— start of DATA PROVIDED —

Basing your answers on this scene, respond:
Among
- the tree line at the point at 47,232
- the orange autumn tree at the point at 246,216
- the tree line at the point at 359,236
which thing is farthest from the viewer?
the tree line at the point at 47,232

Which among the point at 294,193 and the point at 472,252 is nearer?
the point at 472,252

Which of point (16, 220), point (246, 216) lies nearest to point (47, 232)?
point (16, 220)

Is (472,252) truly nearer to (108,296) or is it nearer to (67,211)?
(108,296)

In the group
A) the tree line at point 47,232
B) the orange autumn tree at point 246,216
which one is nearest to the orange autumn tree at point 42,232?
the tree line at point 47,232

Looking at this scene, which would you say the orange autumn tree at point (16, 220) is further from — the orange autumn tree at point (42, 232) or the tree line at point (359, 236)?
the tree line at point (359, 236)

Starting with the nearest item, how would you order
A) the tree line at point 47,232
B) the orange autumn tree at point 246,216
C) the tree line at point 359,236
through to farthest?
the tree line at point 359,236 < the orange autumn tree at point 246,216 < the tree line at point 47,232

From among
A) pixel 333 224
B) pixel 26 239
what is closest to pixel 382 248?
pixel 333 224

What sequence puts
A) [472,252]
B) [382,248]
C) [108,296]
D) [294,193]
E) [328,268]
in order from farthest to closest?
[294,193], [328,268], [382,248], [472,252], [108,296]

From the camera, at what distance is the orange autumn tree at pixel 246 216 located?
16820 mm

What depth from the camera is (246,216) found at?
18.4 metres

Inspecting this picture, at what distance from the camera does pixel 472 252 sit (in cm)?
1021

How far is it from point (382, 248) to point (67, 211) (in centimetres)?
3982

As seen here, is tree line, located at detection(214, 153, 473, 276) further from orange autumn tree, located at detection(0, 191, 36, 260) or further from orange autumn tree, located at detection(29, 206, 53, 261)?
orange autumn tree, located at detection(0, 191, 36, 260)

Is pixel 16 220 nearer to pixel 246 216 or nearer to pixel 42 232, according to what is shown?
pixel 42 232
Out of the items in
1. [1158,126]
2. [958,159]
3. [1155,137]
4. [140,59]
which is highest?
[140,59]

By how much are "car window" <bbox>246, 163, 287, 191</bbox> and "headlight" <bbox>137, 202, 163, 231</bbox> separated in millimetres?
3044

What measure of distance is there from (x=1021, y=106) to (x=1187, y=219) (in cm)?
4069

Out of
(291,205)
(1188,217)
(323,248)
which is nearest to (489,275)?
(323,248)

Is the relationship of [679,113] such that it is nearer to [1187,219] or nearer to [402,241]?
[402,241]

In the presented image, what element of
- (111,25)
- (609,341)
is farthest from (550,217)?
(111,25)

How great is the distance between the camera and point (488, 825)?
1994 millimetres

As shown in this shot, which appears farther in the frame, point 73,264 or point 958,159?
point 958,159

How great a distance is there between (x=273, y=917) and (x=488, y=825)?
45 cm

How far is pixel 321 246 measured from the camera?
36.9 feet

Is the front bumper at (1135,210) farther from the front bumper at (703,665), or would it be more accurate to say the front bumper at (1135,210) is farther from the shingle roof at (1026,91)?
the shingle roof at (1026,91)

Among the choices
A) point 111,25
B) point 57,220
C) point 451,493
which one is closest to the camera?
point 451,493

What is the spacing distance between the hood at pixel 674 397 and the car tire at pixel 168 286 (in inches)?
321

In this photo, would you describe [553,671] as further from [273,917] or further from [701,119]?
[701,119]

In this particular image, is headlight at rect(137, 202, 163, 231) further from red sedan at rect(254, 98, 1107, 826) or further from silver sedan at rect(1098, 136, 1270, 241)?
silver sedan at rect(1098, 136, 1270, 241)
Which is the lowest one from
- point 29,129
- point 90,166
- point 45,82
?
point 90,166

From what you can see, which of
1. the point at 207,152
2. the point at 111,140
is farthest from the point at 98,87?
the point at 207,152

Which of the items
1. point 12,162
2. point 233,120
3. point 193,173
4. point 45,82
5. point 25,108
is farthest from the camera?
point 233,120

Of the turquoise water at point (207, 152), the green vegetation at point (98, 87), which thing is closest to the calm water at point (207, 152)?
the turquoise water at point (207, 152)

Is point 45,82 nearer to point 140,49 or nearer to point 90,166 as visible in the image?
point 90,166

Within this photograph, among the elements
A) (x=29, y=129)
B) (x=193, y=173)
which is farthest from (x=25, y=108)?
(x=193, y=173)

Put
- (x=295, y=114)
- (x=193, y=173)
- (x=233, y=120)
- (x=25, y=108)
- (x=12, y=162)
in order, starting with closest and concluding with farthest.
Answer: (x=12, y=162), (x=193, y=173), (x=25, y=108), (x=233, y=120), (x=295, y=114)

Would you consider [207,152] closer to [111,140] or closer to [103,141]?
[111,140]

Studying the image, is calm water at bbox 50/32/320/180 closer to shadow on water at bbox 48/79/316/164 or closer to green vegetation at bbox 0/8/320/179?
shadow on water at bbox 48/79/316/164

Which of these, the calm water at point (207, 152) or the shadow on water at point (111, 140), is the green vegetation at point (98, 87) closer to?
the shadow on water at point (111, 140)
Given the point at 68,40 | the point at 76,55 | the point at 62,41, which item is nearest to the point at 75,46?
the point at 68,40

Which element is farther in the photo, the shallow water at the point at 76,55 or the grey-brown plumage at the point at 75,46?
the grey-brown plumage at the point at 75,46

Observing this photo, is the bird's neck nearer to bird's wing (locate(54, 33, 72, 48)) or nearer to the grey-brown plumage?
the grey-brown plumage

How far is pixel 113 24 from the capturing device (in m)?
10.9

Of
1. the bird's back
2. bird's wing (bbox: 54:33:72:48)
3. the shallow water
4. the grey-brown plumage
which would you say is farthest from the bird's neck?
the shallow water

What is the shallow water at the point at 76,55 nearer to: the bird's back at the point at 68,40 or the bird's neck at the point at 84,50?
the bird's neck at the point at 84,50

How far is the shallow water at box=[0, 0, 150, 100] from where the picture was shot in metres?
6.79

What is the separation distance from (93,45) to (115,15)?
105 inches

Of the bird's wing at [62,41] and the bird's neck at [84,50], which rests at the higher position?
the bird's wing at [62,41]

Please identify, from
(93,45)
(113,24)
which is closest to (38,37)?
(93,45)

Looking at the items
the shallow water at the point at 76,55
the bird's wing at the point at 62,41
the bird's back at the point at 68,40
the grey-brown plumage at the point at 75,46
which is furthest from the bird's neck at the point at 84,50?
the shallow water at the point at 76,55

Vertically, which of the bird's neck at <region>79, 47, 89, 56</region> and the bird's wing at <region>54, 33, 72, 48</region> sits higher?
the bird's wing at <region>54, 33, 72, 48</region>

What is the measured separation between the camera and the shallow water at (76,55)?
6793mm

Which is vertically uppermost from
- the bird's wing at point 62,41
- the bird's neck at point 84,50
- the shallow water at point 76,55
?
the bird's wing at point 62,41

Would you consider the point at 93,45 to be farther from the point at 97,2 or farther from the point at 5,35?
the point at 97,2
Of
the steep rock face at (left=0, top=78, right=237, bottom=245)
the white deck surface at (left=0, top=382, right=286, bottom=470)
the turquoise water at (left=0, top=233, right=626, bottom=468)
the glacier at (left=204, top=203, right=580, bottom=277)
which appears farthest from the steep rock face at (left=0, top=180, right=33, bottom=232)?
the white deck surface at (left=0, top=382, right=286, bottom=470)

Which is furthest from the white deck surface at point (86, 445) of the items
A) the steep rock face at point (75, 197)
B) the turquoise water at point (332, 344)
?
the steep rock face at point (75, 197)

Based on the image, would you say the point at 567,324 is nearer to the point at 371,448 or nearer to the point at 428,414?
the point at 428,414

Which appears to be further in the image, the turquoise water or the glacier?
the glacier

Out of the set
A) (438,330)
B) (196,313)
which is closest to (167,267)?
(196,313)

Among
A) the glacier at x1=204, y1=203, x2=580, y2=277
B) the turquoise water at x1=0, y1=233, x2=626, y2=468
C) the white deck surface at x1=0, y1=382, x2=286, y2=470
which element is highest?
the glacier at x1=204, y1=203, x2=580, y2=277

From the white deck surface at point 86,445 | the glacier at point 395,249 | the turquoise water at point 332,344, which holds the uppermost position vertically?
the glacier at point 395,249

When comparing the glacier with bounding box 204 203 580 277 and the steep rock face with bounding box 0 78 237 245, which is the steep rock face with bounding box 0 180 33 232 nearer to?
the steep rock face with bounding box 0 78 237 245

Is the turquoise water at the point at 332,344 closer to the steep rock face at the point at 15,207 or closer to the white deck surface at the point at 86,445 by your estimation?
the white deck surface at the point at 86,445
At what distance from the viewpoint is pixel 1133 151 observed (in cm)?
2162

— end of DATA PROVIDED —

**DESCRIPTION OF THE TASK**
Return exactly, and only, the line containing "Which appears to" and every line after it through the end of the material.

**COMPLETED EXERCISE**
Which appears to be further in the image, the turquoise water or the glacier?
the glacier

Out of the set
A) (438,330)
B) (196,313)
which is closest to (167,267)?
(196,313)

Among
A) the glacier at x1=204, y1=203, x2=580, y2=277
B) the turquoise water at x1=0, y1=233, x2=626, y2=468
C) the white deck surface at x1=0, y1=382, x2=286, y2=470
which element is highest?
the glacier at x1=204, y1=203, x2=580, y2=277

From the white deck surface at point 86,445 | the glacier at point 395,249 | the turquoise water at point 332,344, which holds the uppermost position vertically?
the glacier at point 395,249

When comparing the glacier with bounding box 204 203 580 277 and the steep rock face with bounding box 0 78 237 245, which is the steep rock face with bounding box 0 180 33 232 nearer to?
the steep rock face with bounding box 0 78 237 245

Is the turquoise water at the point at 332,344 closer to the steep rock face at the point at 15,207 or closer to the white deck surface at the point at 86,445 by your estimation?
the white deck surface at the point at 86,445
At what distance from the viewpoint is pixel 1133 151 observed (in cm)?
2162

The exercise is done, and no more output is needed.